Selbst und ständig?

  • Direkt nach der Hebammenausbildung begann ich 1996 meine freiberufliche Tätigkeit. Dafür bedurfte es nur wenig Ausstattung. Ein 18 Quadratmeter großes Arbeitszimmer innerhalb der Frauen-WG, darin ein Sofa, eine Kommode, ein winziger Schreibtisch, erstanden auf einem Flohmarkt, und eine Untersuchungsliege in Form einer Matratze auf einem Podest. Auch der administrative Anteil an der Arbeitszeit war noch äußerst gering. Für die Dokumentation genügte eine selbst erstellte Karteikarte und für die Abrechnung ein Block mit Vordrucken, dazu Blaupauspapier, Briefumschläge und Briefmarken. Für die Kalkulation meines Arbeitspensums und meiner Einkünfte nutzte ich zwei DIN A5-Blätter – handgeschrieben. Die ersten beiden Jahre war ich zu Hausbesuchen mit dem Fahrrad unterwegs und für meine Kursangebote hatte ich mich stundenweise in einem Bildungszentrum eingemietet. Gelegentlich gönnte ich mir Supervision. Alles war einfach und überschaubar strukturiert. Und es funktionierte bestens.
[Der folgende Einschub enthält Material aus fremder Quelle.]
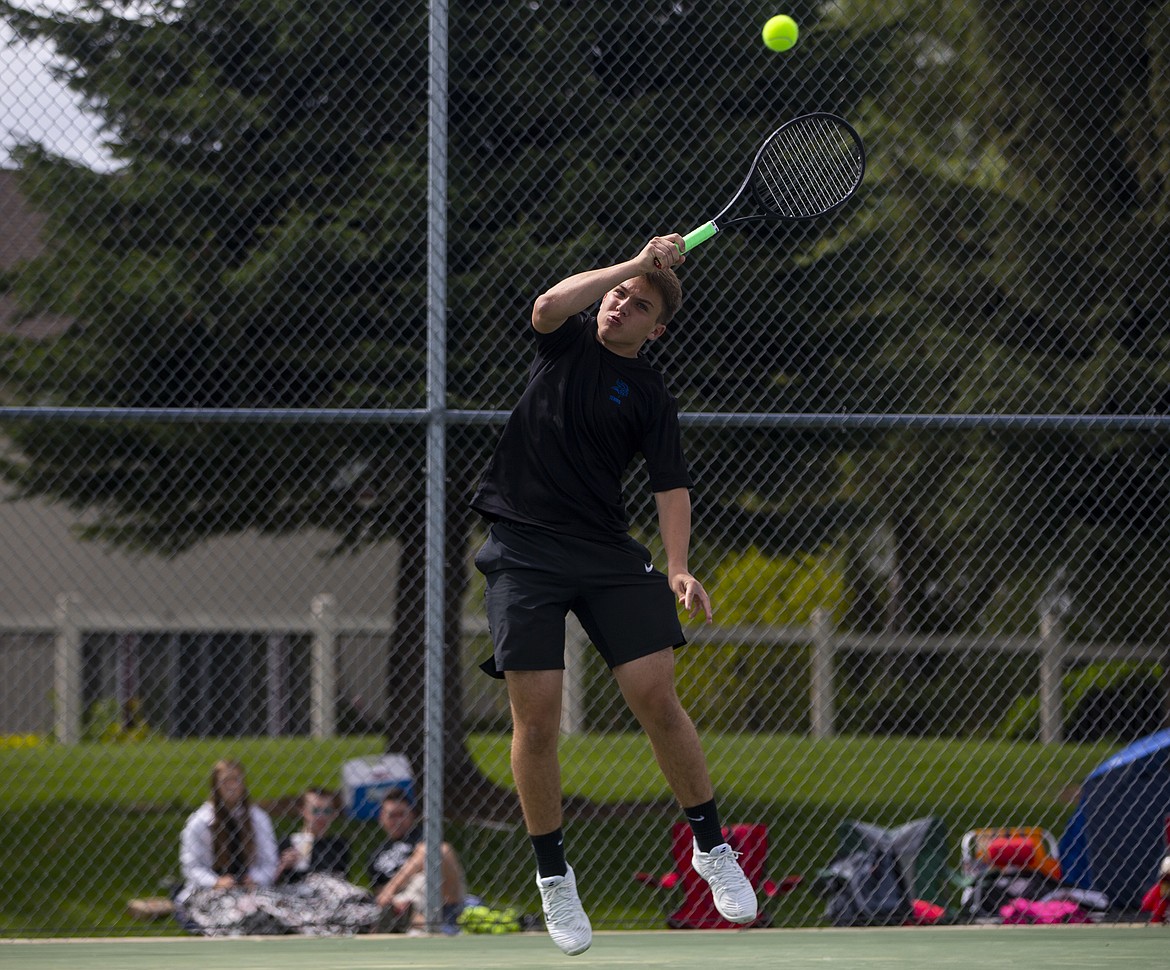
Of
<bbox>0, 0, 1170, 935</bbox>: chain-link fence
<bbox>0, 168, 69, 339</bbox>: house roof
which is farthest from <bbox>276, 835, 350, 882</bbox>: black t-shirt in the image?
<bbox>0, 168, 69, 339</bbox>: house roof

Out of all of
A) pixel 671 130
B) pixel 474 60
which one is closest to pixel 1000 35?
pixel 671 130

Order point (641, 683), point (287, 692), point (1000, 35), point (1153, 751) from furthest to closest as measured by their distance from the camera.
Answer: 1. point (287, 692)
2. point (1000, 35)
3. point (1153, 751)
4. point (641, 683)

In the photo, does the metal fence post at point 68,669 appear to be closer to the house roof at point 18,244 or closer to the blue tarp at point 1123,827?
the house roof at point 18,244

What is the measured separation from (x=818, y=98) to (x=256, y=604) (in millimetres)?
10405

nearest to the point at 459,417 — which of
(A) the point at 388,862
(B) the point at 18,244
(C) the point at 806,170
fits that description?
(C) the point at 806,170

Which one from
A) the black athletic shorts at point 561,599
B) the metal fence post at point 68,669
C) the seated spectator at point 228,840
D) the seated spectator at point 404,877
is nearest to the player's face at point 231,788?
the seated spectator at point 228,840

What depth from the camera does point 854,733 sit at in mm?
12406

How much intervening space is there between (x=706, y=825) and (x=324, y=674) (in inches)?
380

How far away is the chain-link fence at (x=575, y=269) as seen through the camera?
7469 millimetres

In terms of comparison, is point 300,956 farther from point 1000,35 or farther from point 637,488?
point 1000,35

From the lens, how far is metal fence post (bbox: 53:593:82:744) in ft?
43.8

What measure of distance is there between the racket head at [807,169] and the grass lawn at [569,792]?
118 inches

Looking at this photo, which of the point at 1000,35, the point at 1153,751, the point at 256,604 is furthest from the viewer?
the point at 256,604

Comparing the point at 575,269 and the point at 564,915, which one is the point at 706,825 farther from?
the point at 575,269
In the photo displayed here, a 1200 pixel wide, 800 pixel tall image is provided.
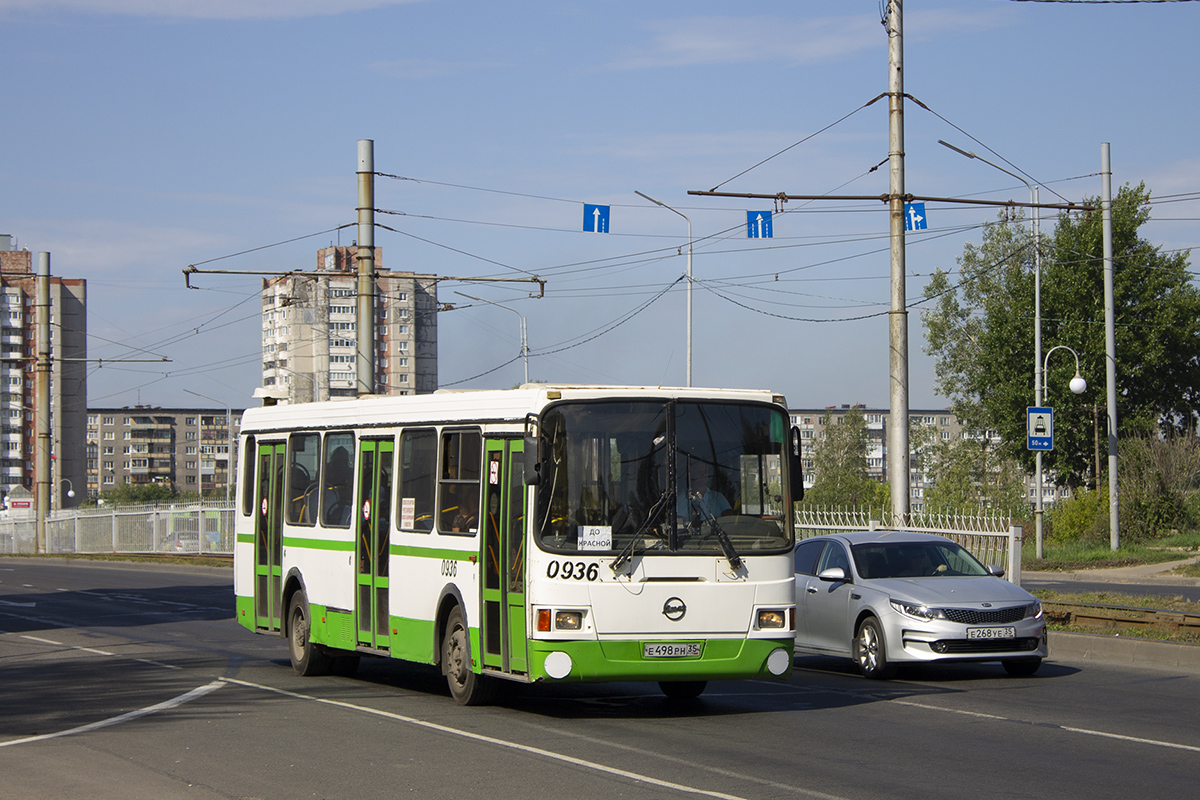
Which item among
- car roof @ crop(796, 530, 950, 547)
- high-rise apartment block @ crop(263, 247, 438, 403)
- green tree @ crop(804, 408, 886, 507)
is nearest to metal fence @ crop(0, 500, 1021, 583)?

    Heute, knapp 20 Jahre später, ist der Anteil der Arbeiten rund um die eigentliche produktive Arbeit mit Frau und Kind erheblich gestiegen. Die Einnahmen sind im Verhältnis zum effektiven Stundenlohn stark gesunken. Das lässt sich nur mit mehr Kundinnen und kürzeren Nachsorgeterminen auffangen. Computer und Abrechnungsprogramme beschleunigen die administrativen Aufgaben, müssen aber bezahlt werden, ebenso wie Homepage und Werbeflyer. Hohe Kosten versursacht auch das Auto, um eine höhere Anzahl an Hausbesuchen zu erledigen, ebenso die Miete eigener Praxisräume für Kurse und Einzelbetreuung. Für viele selbstständige Hebammen ist eine Bürohilfe sinnvoll geworden, denn diese arbeitet schneller und effektiver und erhöht die Zeit für die originäre Hebammenarbeit. Für die eigenen Kinder braucht es wegen der längeren Arbeitszeiten eine kostenintensivere Betreuung. Dokumentation, Abrechnungen, Quittierungen und das QM-Handbuch füllen Schreibtisch und Regale. Sie müssen sachgerecht aufbewahrt werden, am besten in einem oder mehreren feuersicheren und abschließbaren Stahlschränken in einem separaten Arbeitszimmer. Aber das ist ja steuerlich absetzbar! Für die Steuererklärung brauchen Hebammen längst professionelle Beratung, das Honorar bemisst sich an der Höhe des Umsatzes.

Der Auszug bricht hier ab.